Extracted rows:
•••••
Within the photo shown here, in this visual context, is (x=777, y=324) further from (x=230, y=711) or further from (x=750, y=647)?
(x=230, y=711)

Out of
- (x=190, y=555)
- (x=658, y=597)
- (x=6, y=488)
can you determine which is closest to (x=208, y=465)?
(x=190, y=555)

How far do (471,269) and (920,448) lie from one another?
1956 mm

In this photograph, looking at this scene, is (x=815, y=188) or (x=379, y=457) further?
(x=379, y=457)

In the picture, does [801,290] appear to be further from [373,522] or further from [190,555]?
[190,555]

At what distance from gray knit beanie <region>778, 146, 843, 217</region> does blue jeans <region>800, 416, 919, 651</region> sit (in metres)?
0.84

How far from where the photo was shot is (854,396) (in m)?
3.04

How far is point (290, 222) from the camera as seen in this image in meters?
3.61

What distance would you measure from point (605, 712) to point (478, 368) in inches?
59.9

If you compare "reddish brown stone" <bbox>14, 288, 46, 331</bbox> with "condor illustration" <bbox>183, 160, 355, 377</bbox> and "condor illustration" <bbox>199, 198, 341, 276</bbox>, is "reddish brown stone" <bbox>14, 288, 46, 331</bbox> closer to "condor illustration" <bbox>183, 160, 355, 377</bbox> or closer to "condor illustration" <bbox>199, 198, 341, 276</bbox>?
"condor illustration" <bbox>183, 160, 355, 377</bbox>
•••••
Stated exercise:
Write out every line of the rows above as a JSON list of strings, one string per line, with blank lines omitted.

Problem solution:
[
  "Within the photo shown here, in this visual context, is (x=777, y=324) further from (x=230, y=711) or further from (x=750, y=647)?",
  "(x=230, y=711)",
  "Out of",
  "- (x=190, y=555)",
  "- (x=658, y=597)",
  "- (x=6, y=488)",
  "can you determine which is closest to (x=208, y=465)?",
  "(x=190, y=555)",
  "How far do (471,269) and (920,448) lie from one another?",
  "1956 mm",
  "In this photograph, looking at this scene, is (x=815, y=188) or (x=379, y=457) further?",
  "(x=379, y=457)",
  "In the picture, does [801,290] appear to be further from [373,522] or further from [190,555]?",
  "[190,555]",
  "At what distance from gray knit beanie <region>778, 146, 843, 217</region> does blue jeans <region>800, 416, 919, 651</region> sit (in metres)?",
  "0.84",
  "How far from where the photo was shot is (854,396) (in m)?",
  "3.04",
  "How far is point (290, 222) from the camera as seen in this image in meters?",
  "3.61",
  "What distance would you measure from point (605, 712) to point (478, 368) in inches?",
  "59.9",
  "If you compare \"reddish brown stone\" <bbox>14, 288, 46, 331</bbox> with \"condor illustration\" <bbox>183, 160, 355, 377</bbox> and \"condor illustration\" <bbox>199, 198, 341, 276</bbox>, is \"reddish brown stone\" <bbox>14, 288, 46, 331</bbox> closer to \"condor illustration\" <bbox>183, 160, 355, 377</bbox> or closer to \"condor illustration\" <bbox>199, 198, 341, 276</bbox>?",
  "\"condor illustration\" <bbox>183, 160, 355, 377</bbox>"
]